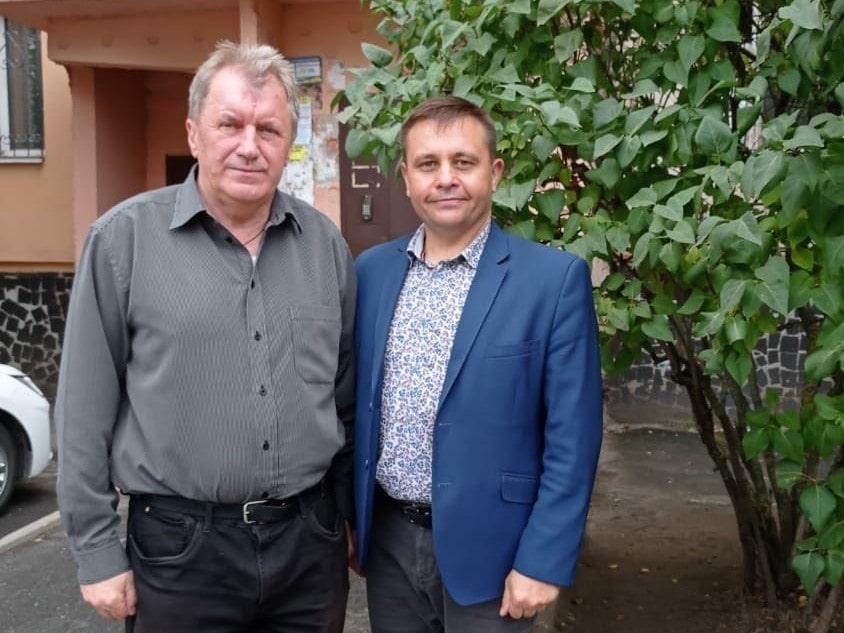 Володимир Корчака (справа) привітав вчителя-пенсіонера Василя Корнійка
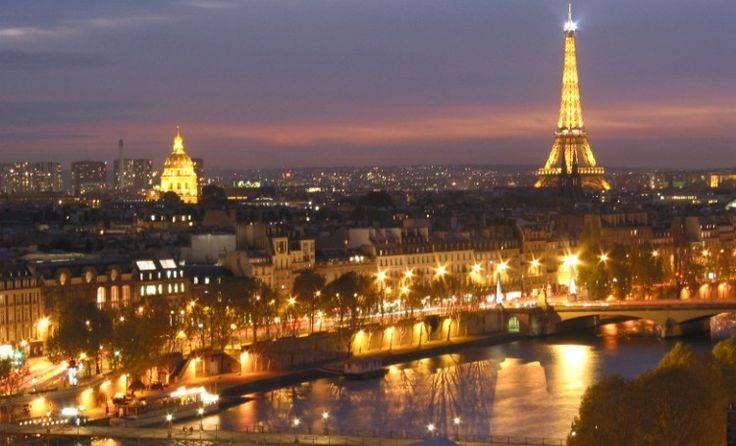 #Paris bei #Nacht - #Eiffelturm #Seine #Städtereise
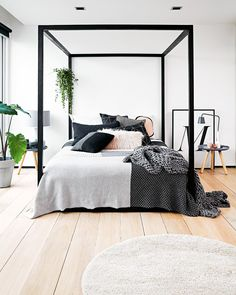 Bedroom envy! In love with the different textures and patterns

########################################

- Work order
Your answer should reproduce every line of the data verbatim and include no images.

- Task answer
 Володимир Корчака (справа) привітав вчителя-пенсіонера Василя Корнійка
 #Paris bei #Nacht - #Eiffelturm #Seine #Städtereise
 Bedroom envy! In love with the different textures and patterns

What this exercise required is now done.